I realize there are license issues with including SuiteSparse code directly in SciPy, but it seems like the interface to the headers and requiring SuiteSparse as a dependency is reasonable given the utility it would add to scipy.sparse.linalg. I am happy to work on incorporating this CHOLMOD interface into the scipy.sparse.linalg._dsolve module, as well as build the SPQR interface.
Similarly, I have also created interfaces to the AMD, COLAMD, etc. SuiteSparse matrix reordering routines that are available in my scikit-sparse development fork.
I am curious to hear everyone’s opinions on this topic. There is also certainly room for discussion around these items:
add license-compatible sparse Cholesky or incomplete Cholesky
add license-compatible sparse QR
although I would need someone with more expertise in licensing to weigh in on how to approach the algorithm design and implementation to avoid conflict with SuiteSparse itself.
Update: I’ve opened a draft PR #24101 with API updates to both the scikit-sparse CHOLMOD and newly-implemented scikit-sparse UMFPACK interfaces. We are still working on merging the v0.5.0 changes into scikit-sparse, but I will convert the draft once that is complete.
I have opened PRs in scikit-sparse for UMFPACK and SPQR interfaces.
Currently my development of scikit-sparse has the latest updates of these interfaces. I’ve completed some benchmarking to compare the v0.5.0 dev version with the existing v0.4.16 master branch.
CHOLMOD benchmarks
The new CholeskyFactor.solve method (commit 977dd6f7) is a bit slower than the existing Factor.sovle_A (commit 14fd45a8) for smaller matrices, but substantially faster for large matrices:
I am not sure if the jump in runtime for larger matrices is a quirk of my machine or not.

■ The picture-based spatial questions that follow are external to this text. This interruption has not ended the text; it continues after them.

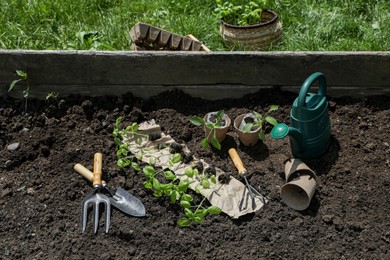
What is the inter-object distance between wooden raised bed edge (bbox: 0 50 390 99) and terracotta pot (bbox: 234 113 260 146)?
264mm

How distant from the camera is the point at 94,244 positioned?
2.49 metres

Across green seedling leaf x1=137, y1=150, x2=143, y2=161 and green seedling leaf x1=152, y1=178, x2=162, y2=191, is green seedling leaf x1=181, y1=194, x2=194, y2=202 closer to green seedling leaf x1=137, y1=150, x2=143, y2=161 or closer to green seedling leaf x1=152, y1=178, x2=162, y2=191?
green seedling leaf x1=152, y1=178, x2=162, y2=191

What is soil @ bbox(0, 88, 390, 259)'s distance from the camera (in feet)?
8.03

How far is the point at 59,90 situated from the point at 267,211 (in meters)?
1.50

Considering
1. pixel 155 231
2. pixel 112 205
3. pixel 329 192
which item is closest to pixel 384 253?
pixel 329 192

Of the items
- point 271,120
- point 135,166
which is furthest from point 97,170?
point 271,120

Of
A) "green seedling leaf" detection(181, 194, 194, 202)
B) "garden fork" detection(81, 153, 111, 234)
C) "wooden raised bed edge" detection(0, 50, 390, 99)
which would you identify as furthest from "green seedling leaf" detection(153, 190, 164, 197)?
"wooden raised bed edge" detection(0, 50, 390, 99)

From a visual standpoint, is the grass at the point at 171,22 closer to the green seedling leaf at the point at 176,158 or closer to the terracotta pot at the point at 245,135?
the terracotta pot at the point at 245,135

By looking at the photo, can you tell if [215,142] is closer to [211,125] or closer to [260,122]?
[211,125]

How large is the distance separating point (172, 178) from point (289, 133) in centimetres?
63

See: the complete CHOLMOD asv benchmarks.
UMFPACK performance
I compared the new scikit-sparse UMFPACK interface (sksparse.umfpack) to the existing scikit-umfpack project. The existing project uses a SWIG interface that is slower and uses more memory than the scikit-sparse Cython interface.
Note that the timing ratio for all functions is expected to approach 1.0 as matrices get larger, since the underlying SuiteSparse UMFPACK functions dominate the computation time vs. the python wrapper.

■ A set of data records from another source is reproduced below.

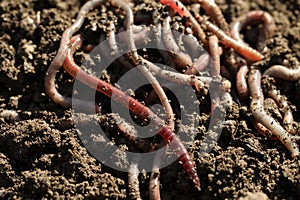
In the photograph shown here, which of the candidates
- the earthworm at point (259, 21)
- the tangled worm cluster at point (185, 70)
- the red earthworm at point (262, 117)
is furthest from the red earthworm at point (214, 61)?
the earthworm at point (259, 21)

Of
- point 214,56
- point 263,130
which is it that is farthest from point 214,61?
point 263,130

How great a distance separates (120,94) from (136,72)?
1.60 feet

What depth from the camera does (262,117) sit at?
6582 mm

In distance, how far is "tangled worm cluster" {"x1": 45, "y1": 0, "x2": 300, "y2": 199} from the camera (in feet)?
20.9

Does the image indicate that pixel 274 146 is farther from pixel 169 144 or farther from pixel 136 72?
pixel 136 72

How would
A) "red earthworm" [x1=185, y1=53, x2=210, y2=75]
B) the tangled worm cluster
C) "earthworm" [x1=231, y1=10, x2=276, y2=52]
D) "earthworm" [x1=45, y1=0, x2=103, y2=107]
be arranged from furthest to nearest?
"earthworm" [x1=231, y1=10, x2=276, y2=52], "red earthworm" [x1=185, y1=53, x2=210, y2=75], "earthworm" [x1=45, y1=0, x2=103, y2=107], the tangled worm cluster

Thanks for all your work here @broesler! The benchmark results look great.
The way you’ve done it in your open PR looks perfectly fine to me. We can’t actually take a direct dependency on either CHOLMOD (LGPL) or SPQR (GPL) for license reasons. So the try-except importing of scikit.sparse looks right.
That would have to be a fresh implementation without looking at the SuiteSparse implementation for reference.